## Exercise objective
Word for word, print out all of the data, omitting every image.

= Beginning of Section =

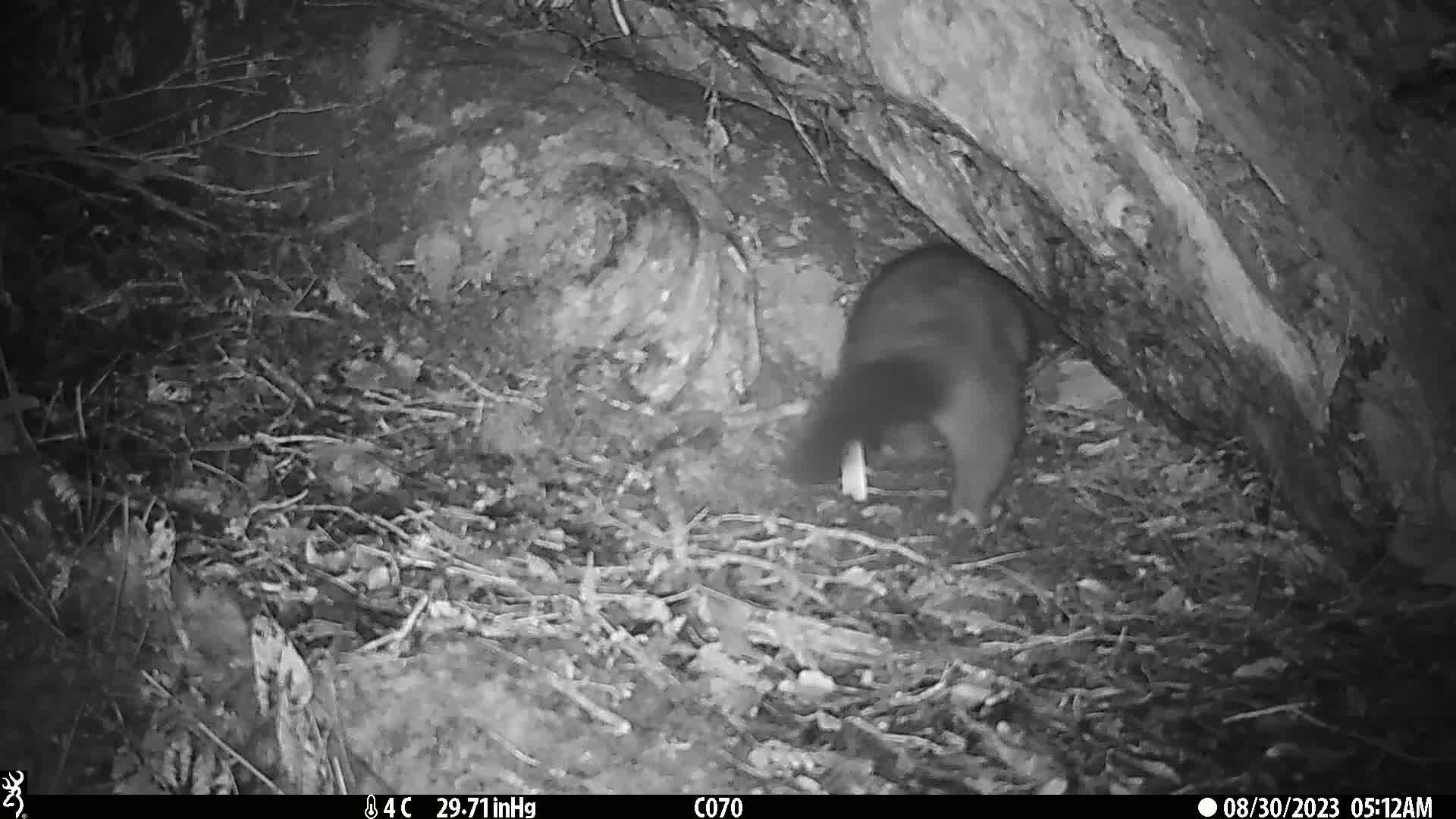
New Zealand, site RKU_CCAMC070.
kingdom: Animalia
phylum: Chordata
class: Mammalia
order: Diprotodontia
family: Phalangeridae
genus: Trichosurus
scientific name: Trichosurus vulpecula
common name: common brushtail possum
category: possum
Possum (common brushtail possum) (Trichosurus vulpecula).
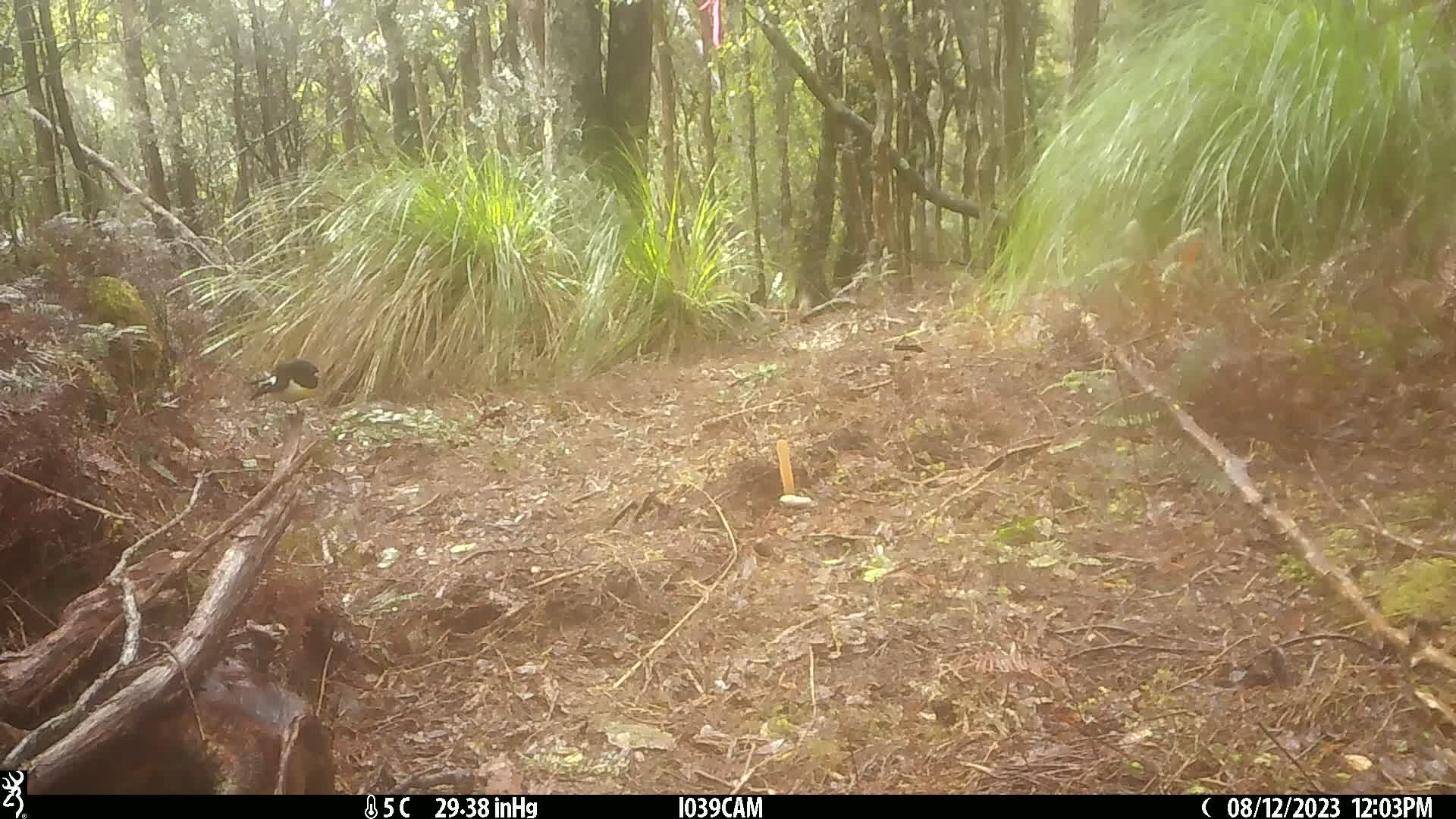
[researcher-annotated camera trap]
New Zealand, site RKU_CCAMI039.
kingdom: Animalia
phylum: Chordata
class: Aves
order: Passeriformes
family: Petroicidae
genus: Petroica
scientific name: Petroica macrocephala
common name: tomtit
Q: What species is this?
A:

= End of Section =

## Task answer
New Zealand, site RKU_CCAMC070.
kingdom: Animalia
phylum: Chordata
class: Mammalia
order: Diprotodontia
family: Phalangeridae
genus: Trichosurus
scientific name: Trichosurus vulpecula
common name: common brushtail possum
category: possum
Possum (common brushtail possum) (Trichosurus vulpecula).
[researcher-annotated camera trap]
New Zealand, site RKU_CCAMI039.
kingdom: Animalia
phylum: Chordata
class: Aves
order: Passeriformes
family: Petroicidae
genus: Petroica
scientific name: Petroica macrocephala
common name: tomtit
Q: What species is this?
A:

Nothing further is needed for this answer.